BEGIN Reading passage
Elmer Keith Guns: Presentation Pre-29 with holster

As a handloader and writer, Keith was a pivotal figure in the 1930s development of the .357 Magnum cartridge. As mentioned earlier, he didn’t find the .38 Special round to be strong enough, especially for police use, so Keith and others went on lobbying for a more thumping round. Never done tinkering and experimenting, it would be almost two decades before he began development on the .44 Magnum.

The .44 Magnum was born in the 1950s, again with Keith and other handloaders leaning on ammo makers. Remington acquiesced as long as a gun manufacturer agreed to make a gun that could handle it. Smith & Wesson answered the call with their simply named ".44 Magnum," which several years latter would be redubbed the Model 29.

He wrote about trying the new Smith & Wesson in .44 Magnum. He would later carry a pair with 4-inch barrels. “Both gun and load proved to be all I had dreamed. The 6 ½-inch barrel gun was a masterpiece, both as to accuracy and careful fitting and sighting. In fact I consider it the finest product of the great Smith & Wesson factory.”

One story that Keith told about the .44 Magnum was during a fishing trip off the coast of California when Keith’s group encountered several sharks on their return trip. Keith, strapped with his .44 Magnum, found an advantageous position on the boat and started taking shots at them.
END Reading passage
*Directions*.
(a) In the passage about Elmer Keith, what name was Smith & Wesson's ".44 Magnum" revolver later given?
(b) Name every cartridge or round mentioned in the Elmer Keith passage.
(c) Extend the passage about Elmer Keith, picking up right after its last sentence.
BEGIN Data below
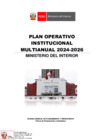 Vista preliminar de documento ANEXO 0569-2023-IN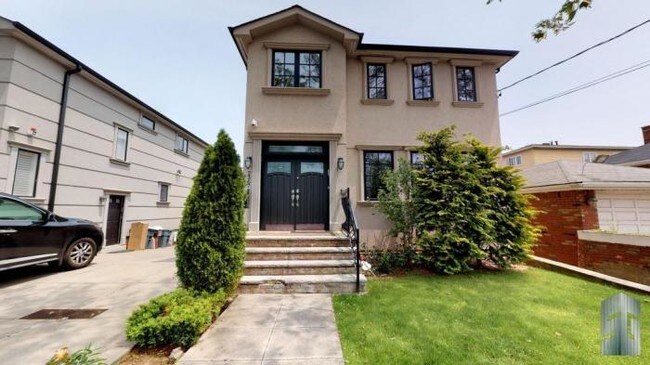 2 bedroom apartments for rent brooklyn 11234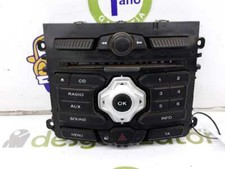 Autoradio Ford RANGER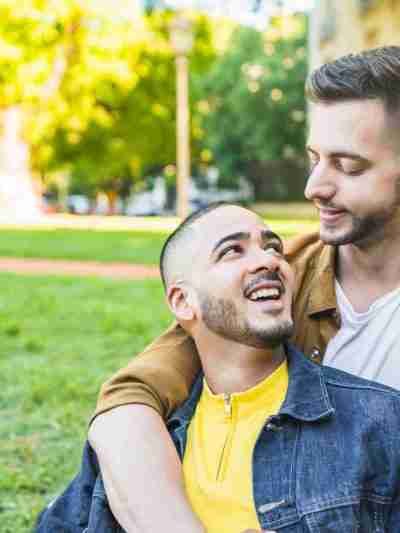 Gay Dating Stockton On Tees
END Data below
*Outputs for the tasks*.
(a) The Model 29.

(b) .357 Magnum, .38 Special, .44 Magnum

(c)
“Shooting was usually at 50 to 60 yards, but being up in the pilot house gave me a very good angle of fire,” Keith wrote in his July 1963 “Guns & Ammo” column. “By aiming just below and in front of the big dorsal fin that protruded out of the water, I started getting hits from the outset… I had one close shot – at some 25 yards – at a big one and saw the strike in front of his dorsal fin. He simply curled himself in a half circle and lay there stiff and as the boat rolled around him I tried another shot at the back of his head but never did learn the result (except I know I hit him).”

This Pre-Model 29 with a 4-inch barrel has a blued finish with engraving by George Dallas, red ramp front sight, white outline rear sight, target hammer, target trigger, blue finish, and Magna grips. The carved grips feature gold S&W monogram medallions, a gold inlaid presentation inscription shield engraved “PRESENTED TO/Elmer Keith/BY/Carl R. Hellstrom” on the left panel, and a relief carved American eagle on the right panel. The gun was presented to Keith by his friend and S&W President Carl Hellstrom who was encouraged by Keith to develop a revolver capable of loading the .44 Magnum.

Elmer Keith Guns and Gunfights

Keith was in Washington D.C., once for an NRA meeting and visited the Smithsonian Institution and its gun collection. As he perused the firearms collection he met three men who told him about practicing their quick draw technique and that two of them shot themselves in the leg. “Quick draw practice should be with empty guns until thoroughly mastered,” Keith wrote, recounting the conversation.

He also offered some wisdom about gunfights, writing “The best way to keep from getting hurt in a gunfight is to keep from getting into a gunfight.”

In December, RIAC will offer an homage to Keith’s Old No. 5, one of 1,200 designed by gunsmith Bill Grover of Texas Longhorn Arms. The gun is designed to be loaded and unloaded from the right hand and the unfluted cylinder rotates counter clockwise. It has a fixed blade front and adjustable rear notch sights with a gorgeous Bisley pattern smooth burl grip.

Keith was a proponent of making sure to be well armed when confronted by desperados or hoodlums. “Criminals seldom travel singly and you may have more than one adversary. It is mandatory that you carry a holster gun powerful enough to floor an opponent, with one well placed hit,” he wrote in “Sixguns.”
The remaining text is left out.